Made casseroles and froze them. Replaced lightbulbs. Took walks with her sister without saying why her legs ached more than they should.

And each time Nate came home late, smelling faintly of sweat and citrus and something else she didn’t recognize anymore… she said nothing.

Because what was the point? Some truths break louder when spoken. Others break quietly, in the way someone stops reaching for you. She still made dinner for him.

That night, it was roasted chicken and rosemary potatoes. He sat across from her and the kids, chewing slowly, watching as she smiled gently when Caleb told a story about his science teacher fainting in class.

Ava barely looked up from her phone. The table was full, but everything between him and Lila felt hollow. A performance. She looked paler lately. Thinner. But he didn’t ask.

He didn’t want to know. Because if she was sick, it would mean something was wrong. And if something was wrong, it meant he’d failed her in more ways than just betrayal.

Chapter 15

Things Left Unsaid

The letter started with his name. Nate. Just that. Nothing more for a while. The pen hovered in her hand, but the words didn’t come easily. What was there to say to a man who still slept beside her yet felt like a stranger beneath the same roof?

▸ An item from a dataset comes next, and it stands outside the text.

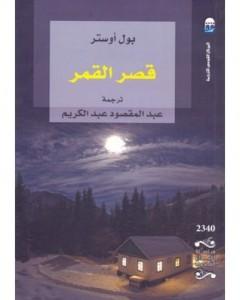 تحميل رواية قصر القمر pdf – بول أوستر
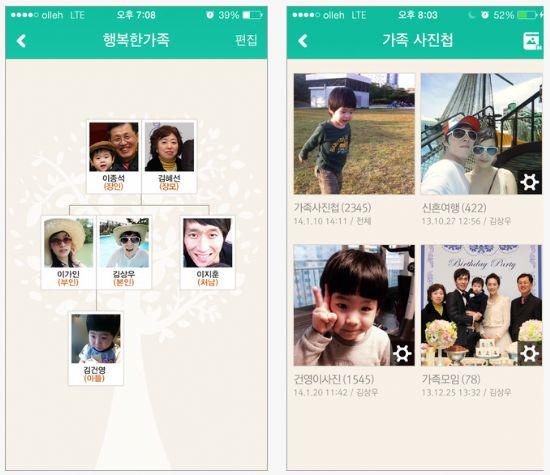 스마트한 설 연휴 보내기 추천 앱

She sat at the old desk in the corner of their bedroom, where she used to write grocery lists and thank-you notes. The lamp cast a soft glow over the page. Outside, the wind was pushing autumn into the trees.

He was still at “work.”

She knew what that meant now. She’d known longer than she admitted—to herself, or to anyone else. The signs had always been there. She had just chosen to love him more than she loved the truth. But now, with her body growing weaker and her time feeling finite, there was no room for illusion.

This letter wasn’t for confrontation. It was for release.

I don’t know when I started losing you. Maybe it was gradual, like a slow leak from something we didn’t know was cracked. Maybe it was always inevitable, and we justkept painting over the fracture. I used to think love was enough. That if I stayed good and loyal and kind, you would come back to me. But I don’t think you’re mine anymore.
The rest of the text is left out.